## EXERCISE DESCRIPTION
Copy out the rows below exactly as they appear, starting at the line that contains "Is the white" and continuing through the last line of the rows, with both ends included.

## DATA ROWS
-- Start --
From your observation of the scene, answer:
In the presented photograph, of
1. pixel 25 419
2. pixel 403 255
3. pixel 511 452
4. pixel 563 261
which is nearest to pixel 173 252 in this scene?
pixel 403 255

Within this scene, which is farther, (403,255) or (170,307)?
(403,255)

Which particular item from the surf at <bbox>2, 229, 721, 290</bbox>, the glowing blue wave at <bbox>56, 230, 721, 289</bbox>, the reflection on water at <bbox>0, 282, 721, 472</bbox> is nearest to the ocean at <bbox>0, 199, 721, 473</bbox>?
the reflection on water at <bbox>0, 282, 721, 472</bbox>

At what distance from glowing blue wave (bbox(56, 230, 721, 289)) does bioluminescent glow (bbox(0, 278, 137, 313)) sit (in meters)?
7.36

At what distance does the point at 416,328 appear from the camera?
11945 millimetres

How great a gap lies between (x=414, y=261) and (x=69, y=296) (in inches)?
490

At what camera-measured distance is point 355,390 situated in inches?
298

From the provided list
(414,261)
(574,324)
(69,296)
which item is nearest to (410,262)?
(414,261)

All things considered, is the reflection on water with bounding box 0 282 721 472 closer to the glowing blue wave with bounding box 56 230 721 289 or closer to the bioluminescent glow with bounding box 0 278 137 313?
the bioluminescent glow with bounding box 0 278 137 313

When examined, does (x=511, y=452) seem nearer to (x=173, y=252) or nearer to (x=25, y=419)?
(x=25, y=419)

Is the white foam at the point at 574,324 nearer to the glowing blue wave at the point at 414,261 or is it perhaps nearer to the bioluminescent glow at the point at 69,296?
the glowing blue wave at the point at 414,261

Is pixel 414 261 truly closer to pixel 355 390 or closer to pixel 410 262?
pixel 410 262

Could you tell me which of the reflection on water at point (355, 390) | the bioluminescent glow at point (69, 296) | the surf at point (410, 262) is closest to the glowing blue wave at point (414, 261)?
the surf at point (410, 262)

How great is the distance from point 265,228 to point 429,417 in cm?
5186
-- End --
## EXERCISE SOLUTION
Is the white foam at the point at 574,324 nearer to the glowing blue wave at the point at 414,261 or is it perhaps nearer to the bioluminescent glow at the point at 69,296?
the glowing blue wave at the point at 414,261

Is pixel 414 261 truly closer to pixel 355 390 or closer to pixel 410 262?
pixel 410 262

Could you tell me which of the reflection on water at point (355, 390) | the bioluminescent glow at point (69, 296) | the surf at point (410, 262) is closest to the glowing blue wave at point (414, 261)?
the surf at point (410, 262)

How great is the distance from point 265,228 to point 429,417 in cm?
5186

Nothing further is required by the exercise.